‘No SHIF registration, no State services’

Susan Nakhumicha

Health Cabinet Secretary Susan Nakhumicha. She is expected to gazette the regulations to operationalise the Social Health Insurance Act.

Photo credit: File | Nation Media Group

What you need to know:

  • The government is keen to actualise universal health care by having more Kenyans contribute to the new fund.
  • Adult Kenyans, including foreigners living in the country, will be denied access to government services unless they are registered under SHIF.

Adult Kenyans, including foreigners living in the country, who are not members of the Social Health Insurance Fund (SHIF) will be denied access to government services once the Social Health Insurance Act 2023 comes into force.
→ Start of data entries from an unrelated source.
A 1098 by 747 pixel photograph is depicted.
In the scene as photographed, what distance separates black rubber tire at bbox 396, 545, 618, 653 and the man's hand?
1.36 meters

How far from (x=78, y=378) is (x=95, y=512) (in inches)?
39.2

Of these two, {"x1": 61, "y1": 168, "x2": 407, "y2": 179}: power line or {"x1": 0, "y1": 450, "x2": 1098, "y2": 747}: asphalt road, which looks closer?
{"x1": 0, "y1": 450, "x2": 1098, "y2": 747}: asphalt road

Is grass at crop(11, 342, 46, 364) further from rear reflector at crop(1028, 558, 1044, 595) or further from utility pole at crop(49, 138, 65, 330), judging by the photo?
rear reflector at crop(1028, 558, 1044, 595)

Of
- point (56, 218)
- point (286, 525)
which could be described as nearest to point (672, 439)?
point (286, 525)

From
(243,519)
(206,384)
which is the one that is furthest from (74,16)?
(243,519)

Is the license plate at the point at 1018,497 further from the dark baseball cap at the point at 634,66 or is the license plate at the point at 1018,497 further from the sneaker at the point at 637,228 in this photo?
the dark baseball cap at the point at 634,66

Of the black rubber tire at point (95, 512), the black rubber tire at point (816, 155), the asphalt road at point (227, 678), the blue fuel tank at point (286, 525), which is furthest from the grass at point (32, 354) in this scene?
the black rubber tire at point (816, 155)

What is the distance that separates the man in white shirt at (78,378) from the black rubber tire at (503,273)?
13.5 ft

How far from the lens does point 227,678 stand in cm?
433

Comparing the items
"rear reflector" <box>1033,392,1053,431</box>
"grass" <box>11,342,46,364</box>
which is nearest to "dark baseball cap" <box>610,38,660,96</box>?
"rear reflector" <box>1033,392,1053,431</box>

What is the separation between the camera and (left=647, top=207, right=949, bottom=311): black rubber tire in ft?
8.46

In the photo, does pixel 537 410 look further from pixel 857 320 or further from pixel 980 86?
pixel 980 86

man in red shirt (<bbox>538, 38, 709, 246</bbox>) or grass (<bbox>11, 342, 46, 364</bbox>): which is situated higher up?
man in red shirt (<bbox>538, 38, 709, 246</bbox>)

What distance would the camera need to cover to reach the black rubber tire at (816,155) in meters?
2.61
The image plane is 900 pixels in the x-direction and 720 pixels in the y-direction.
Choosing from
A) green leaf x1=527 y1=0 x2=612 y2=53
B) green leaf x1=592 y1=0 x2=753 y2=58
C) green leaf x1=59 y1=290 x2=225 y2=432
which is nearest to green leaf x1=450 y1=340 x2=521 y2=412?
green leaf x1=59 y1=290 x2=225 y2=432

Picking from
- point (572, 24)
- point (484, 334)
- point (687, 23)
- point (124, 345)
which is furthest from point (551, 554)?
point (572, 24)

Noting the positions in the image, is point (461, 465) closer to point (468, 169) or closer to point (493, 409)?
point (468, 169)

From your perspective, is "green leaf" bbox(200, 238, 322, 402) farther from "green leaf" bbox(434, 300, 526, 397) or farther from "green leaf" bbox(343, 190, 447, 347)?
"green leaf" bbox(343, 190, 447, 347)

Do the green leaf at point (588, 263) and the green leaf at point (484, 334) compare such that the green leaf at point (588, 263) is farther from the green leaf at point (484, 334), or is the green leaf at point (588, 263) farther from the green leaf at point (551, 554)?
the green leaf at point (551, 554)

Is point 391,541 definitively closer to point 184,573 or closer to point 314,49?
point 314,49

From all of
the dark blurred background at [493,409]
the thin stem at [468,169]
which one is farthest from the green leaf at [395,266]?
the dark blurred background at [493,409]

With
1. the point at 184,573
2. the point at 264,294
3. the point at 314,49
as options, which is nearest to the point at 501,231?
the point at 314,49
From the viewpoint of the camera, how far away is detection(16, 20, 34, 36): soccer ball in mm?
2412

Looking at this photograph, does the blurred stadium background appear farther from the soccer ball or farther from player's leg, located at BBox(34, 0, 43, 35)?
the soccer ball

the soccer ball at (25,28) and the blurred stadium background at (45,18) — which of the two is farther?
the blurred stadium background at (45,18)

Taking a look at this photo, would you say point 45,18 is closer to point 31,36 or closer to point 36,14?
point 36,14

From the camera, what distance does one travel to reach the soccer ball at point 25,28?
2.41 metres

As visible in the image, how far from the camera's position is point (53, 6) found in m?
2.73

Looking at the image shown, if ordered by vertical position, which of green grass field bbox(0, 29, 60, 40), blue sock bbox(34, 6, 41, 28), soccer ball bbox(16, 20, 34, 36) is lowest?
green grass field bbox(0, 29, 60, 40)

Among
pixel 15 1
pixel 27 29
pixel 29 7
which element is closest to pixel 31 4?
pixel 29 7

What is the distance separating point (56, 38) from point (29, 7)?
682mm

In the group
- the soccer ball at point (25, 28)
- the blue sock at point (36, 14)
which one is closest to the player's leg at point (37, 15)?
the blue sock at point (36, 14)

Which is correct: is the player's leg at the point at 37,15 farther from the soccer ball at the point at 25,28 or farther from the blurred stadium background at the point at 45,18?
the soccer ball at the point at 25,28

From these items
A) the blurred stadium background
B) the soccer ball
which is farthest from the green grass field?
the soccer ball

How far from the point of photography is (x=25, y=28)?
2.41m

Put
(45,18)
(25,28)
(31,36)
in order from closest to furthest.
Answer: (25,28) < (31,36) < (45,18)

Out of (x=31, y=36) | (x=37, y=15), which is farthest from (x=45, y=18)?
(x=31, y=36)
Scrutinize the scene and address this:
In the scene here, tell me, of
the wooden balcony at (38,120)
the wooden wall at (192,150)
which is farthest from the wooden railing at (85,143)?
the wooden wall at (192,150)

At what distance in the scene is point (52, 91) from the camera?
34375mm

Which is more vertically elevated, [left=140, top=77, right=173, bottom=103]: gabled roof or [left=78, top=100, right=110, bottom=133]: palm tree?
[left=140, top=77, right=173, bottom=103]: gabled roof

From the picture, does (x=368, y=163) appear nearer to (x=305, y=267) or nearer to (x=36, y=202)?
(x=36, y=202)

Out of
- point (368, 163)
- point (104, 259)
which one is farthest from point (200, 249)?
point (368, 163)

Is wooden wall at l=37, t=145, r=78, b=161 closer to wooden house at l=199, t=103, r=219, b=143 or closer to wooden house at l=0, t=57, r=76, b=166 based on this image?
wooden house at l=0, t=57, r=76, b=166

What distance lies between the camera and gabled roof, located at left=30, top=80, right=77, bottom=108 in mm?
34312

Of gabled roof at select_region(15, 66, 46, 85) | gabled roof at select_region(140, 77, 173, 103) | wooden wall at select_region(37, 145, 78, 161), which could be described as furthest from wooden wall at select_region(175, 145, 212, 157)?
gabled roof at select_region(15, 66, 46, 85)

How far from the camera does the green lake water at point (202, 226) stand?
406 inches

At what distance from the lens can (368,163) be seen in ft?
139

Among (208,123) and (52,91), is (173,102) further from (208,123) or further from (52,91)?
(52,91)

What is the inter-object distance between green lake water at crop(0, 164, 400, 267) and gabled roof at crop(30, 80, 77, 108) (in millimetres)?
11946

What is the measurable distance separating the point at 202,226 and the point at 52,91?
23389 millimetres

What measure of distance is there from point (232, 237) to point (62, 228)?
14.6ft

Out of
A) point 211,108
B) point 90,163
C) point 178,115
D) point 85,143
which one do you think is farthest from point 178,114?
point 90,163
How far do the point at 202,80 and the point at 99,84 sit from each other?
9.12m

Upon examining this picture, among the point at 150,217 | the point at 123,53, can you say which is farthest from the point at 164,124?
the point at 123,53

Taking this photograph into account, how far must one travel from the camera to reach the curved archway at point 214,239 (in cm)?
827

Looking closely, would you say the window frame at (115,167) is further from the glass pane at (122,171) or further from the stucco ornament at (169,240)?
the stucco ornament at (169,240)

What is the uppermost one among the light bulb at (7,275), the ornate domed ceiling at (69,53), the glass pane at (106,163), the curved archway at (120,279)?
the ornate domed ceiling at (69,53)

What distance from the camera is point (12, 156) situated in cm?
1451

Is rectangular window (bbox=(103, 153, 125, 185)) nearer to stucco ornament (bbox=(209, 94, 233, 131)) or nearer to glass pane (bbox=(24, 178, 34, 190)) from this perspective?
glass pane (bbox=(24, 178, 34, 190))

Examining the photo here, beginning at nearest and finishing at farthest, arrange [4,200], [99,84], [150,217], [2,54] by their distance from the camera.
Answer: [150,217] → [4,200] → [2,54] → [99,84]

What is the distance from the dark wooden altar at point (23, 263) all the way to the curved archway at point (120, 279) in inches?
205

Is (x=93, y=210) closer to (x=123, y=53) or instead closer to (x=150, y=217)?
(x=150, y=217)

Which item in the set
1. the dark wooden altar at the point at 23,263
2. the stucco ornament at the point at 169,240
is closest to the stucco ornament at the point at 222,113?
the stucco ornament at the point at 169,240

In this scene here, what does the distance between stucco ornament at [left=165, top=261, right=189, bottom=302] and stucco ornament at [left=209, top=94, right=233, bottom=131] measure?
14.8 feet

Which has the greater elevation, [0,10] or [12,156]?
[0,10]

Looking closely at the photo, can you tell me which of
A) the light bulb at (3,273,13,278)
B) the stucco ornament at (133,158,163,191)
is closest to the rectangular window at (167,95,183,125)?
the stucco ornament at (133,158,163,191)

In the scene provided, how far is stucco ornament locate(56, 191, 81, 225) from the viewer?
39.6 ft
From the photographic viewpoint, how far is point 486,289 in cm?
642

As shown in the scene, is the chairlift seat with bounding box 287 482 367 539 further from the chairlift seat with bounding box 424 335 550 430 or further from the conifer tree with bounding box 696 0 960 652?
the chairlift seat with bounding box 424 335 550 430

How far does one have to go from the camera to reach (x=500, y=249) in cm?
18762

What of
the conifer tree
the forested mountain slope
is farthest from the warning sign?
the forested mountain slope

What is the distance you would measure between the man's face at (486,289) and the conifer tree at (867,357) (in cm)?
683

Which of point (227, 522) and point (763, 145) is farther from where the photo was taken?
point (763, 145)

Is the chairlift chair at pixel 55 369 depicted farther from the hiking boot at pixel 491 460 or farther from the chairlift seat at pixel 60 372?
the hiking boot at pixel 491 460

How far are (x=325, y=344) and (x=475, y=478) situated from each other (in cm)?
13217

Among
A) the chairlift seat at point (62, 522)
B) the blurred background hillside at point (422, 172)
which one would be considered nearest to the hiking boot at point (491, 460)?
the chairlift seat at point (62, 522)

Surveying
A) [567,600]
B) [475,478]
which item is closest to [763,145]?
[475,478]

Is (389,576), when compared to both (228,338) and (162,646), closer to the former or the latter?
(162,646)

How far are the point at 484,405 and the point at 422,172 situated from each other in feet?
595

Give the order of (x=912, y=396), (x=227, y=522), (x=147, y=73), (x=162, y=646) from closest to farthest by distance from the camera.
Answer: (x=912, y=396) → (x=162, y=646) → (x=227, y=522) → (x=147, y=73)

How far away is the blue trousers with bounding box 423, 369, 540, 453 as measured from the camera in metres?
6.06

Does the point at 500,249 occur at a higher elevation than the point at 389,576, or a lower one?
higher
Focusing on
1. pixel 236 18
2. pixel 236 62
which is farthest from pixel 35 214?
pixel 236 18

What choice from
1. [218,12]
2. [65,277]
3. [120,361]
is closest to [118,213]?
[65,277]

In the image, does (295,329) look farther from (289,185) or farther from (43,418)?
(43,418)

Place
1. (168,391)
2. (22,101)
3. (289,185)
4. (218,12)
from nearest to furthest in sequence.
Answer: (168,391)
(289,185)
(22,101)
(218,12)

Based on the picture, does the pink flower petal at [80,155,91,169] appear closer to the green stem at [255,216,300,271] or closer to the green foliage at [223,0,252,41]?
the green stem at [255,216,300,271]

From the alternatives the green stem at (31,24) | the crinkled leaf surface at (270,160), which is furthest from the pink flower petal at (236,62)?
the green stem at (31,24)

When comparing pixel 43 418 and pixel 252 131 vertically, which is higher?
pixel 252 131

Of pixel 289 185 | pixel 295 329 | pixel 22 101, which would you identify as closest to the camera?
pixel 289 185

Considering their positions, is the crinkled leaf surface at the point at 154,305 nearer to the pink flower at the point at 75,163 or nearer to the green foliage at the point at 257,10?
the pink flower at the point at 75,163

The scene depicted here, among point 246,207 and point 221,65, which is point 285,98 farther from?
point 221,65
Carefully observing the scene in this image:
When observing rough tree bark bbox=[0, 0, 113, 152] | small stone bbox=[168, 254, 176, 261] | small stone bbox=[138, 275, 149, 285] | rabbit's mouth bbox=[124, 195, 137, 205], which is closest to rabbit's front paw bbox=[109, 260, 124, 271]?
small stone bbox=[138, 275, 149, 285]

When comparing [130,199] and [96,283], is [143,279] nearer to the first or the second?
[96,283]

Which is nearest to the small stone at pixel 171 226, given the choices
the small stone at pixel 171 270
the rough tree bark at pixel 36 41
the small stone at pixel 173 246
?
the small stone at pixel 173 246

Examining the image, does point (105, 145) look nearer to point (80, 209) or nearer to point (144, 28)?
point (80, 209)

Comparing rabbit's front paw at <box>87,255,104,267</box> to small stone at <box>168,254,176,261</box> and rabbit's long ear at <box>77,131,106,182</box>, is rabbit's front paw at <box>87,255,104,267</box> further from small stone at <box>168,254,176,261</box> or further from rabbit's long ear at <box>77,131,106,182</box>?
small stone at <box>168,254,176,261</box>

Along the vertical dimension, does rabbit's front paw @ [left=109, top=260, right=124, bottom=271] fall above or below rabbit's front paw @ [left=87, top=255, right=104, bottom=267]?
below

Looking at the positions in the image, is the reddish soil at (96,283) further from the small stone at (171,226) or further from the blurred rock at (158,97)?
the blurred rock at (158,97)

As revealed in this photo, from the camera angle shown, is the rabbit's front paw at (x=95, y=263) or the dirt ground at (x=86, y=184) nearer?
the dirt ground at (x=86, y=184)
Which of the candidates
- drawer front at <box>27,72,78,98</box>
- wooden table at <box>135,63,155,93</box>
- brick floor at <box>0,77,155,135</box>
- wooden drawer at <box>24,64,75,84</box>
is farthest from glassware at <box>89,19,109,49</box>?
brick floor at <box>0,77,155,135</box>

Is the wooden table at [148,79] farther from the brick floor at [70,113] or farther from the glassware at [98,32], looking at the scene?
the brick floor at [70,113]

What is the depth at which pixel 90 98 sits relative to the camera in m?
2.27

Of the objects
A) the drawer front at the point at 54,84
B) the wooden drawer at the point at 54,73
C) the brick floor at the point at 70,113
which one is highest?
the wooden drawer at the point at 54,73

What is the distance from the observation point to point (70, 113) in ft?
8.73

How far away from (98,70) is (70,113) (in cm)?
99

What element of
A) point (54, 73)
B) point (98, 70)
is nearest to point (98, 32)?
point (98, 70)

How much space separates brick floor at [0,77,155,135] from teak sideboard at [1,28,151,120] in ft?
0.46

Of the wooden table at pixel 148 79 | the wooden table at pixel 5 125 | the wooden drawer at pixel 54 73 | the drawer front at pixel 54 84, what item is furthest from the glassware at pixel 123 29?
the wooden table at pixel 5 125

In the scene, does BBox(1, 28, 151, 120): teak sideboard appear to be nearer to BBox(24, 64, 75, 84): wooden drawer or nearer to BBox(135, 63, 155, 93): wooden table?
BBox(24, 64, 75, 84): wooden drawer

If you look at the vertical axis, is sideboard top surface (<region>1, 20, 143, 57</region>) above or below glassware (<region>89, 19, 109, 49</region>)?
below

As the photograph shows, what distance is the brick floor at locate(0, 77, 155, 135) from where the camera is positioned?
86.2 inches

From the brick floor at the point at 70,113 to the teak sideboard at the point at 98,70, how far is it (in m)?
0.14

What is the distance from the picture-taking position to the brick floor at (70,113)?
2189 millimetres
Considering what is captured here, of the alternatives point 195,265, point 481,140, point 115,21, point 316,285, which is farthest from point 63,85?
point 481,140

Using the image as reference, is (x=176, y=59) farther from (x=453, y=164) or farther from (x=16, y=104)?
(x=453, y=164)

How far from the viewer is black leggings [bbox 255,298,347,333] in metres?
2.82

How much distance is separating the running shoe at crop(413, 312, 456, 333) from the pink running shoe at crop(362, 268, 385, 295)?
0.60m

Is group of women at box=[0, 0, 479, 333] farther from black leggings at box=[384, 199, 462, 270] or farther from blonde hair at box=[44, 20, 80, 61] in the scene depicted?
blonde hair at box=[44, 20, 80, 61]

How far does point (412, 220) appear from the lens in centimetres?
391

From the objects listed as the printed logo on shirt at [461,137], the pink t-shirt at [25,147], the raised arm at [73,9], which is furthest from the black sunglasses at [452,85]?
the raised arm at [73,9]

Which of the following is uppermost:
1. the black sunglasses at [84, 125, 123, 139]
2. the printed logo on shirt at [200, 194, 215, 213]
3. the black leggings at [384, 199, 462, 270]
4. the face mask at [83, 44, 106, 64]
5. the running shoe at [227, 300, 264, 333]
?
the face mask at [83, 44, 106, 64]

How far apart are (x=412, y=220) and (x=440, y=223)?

This is part of the government’s efforts to drive compliance and generate revenue by targeting at least 17 million Kenyans above 18 years who are not members of the National Health Insurance Fund (NHIF), which is set to be replaced by SHIF, to finance universal health coverage (UHC).

Section 26(5) of the SHI Act makes SHIF registration mandator, allowing the national and county governments and their entities to deny services to those who are not members.

“A person who is registerable as a member under this Act shall produce proof of compliance with the provisions of this Act on registration and contribution as a precondition of dealing with or accessing public services from the national government, county government or national or county governments entities,” the law states.

The Act was signed into law on October 19, alongside three other laws. Thee are the Facilities Improvement Financing Act, Primary Health Care Act and Digital Health Act. However, the SHI Act will have to be gazetted by Cabinet Secretary in charge of Health before it is operationalised.

To be a member of SHIF, those in formal employment within the public and private sectors, will be required to part with 2.75 per cent of their salaries in monthly deductions while those in informal employment will be required to contribute Sh500 in monthly instalments.

The law makes it mandatory for non-Kenyans and who are ordinarily resident in Kenya to register with SHIF.”

“A child born after commencement of this Act shall be registered at birth as a member of SHIF,” the Act states adding that registration shall be conducted continuously.

SHIF seeks to ramp up resources to enable the government to roll-out outpatient and inpatient services, maternity, cancer treatment, surgery and dialysis, among others, under UHC.

NHIF data indicates that at least 26 million Kenyans are above 18 years yet the public health insurer has registered slightly above nine million members.

To ensure that the mandatory registration succeeds, one will be required to have an SHIF card before applying for Personal Identification Numbers and other government services.

This means that transfer and licensing of motor vehicles, registration of companies and business names, registration of land titles, approval of development plans among other government services that require PIN, will need proof of SHIF registration.

However, the specific government services to be denied to non-SHIF members will be defined in the regulations to be developed and gazetted by the Health CS.

The last time NHIF reviewed its rates was in 2015. Currently, those in formal employment contribute between Sh1,400 to Sh1,700 monthly depending on their salaries, with the employer matching the same. Self-employed Kenyans or those in informal employment remit a voluntary monthly contribution of Sh500.

Members are required to pay on or before the ninth of the following month to avoid a penalty of 10 per cent.

The 2019 census report showed that Kenya’s working population of between 20 to 64 years is 27.2 million. Of this, only 923,552 are voluntary contributors.